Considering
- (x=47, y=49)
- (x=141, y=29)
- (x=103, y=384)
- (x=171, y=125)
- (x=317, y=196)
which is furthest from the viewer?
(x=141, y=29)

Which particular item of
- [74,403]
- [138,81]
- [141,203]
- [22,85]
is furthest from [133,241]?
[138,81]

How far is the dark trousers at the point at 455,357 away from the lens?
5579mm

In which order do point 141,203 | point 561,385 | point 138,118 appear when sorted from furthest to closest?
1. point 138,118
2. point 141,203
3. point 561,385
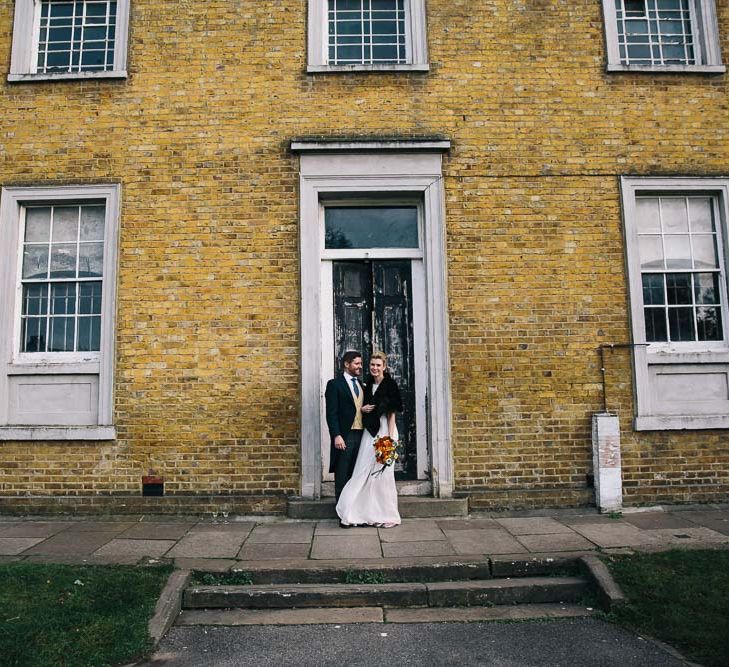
------------------------------------------------------------
Revise the lines above so that "furthest" is replaced with "farthest" everywhere it occurs, with all other wording unchanged. Omit the picture from your answer.

* _Response below_:
Considering
- (x=47, y=49)
- (x=141, y=29)
- (x=103, y=384)
- (x=171, y=125)
- (x=317, y=196)
which is farthest from the viewer?
(x=141, y=29)

Which particular item of
- [74,403]
- [138,81]
- [141,203]
- [22,85]
is farthest from [133,241]?
[138,81]

How far is the dark trousers at the point at 455,357 away from the lens?
5579mm

In which order do point 141,203 | point 561,385 | point 138,118 appear when sorted from farthest to closest?
1. point 138,118
2. point 141,203
3. point 561,385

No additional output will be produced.